The task – Only lines containing the word "burst" belong in the answer; copy each one from the records.

Task input –
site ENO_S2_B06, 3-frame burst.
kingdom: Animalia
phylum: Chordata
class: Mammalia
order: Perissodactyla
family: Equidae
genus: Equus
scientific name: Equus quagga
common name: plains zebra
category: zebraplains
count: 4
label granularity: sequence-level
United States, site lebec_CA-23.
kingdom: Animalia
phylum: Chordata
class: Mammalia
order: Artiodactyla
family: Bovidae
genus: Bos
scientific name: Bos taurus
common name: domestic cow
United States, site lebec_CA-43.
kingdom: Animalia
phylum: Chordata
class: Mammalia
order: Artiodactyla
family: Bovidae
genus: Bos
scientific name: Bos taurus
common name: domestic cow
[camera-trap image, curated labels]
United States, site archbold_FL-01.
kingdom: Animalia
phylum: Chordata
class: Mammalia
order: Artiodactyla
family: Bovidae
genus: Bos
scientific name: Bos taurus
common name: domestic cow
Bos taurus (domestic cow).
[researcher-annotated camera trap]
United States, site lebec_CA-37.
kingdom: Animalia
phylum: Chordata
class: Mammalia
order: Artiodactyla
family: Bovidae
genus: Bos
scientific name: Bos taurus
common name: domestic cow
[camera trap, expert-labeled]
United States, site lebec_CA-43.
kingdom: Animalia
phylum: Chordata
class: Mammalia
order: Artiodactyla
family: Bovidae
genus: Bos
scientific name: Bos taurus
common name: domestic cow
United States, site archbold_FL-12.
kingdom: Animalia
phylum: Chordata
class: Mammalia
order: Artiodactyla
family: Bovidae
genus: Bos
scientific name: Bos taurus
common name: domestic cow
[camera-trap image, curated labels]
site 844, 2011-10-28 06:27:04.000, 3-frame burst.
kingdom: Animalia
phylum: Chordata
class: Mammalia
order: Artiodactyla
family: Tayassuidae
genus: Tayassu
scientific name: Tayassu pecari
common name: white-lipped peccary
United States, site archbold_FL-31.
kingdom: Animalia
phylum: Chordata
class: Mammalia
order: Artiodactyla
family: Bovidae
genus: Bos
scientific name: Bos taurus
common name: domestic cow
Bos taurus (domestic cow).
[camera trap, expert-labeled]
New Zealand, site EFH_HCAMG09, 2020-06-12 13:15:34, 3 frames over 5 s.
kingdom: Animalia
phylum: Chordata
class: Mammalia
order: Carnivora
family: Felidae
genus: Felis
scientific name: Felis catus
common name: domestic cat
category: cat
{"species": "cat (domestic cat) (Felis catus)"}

Response area –
site ENO_S2_B06, 3-frame burst.
site 844, 2011-10-28 06:27:04.000, 3-frame burst.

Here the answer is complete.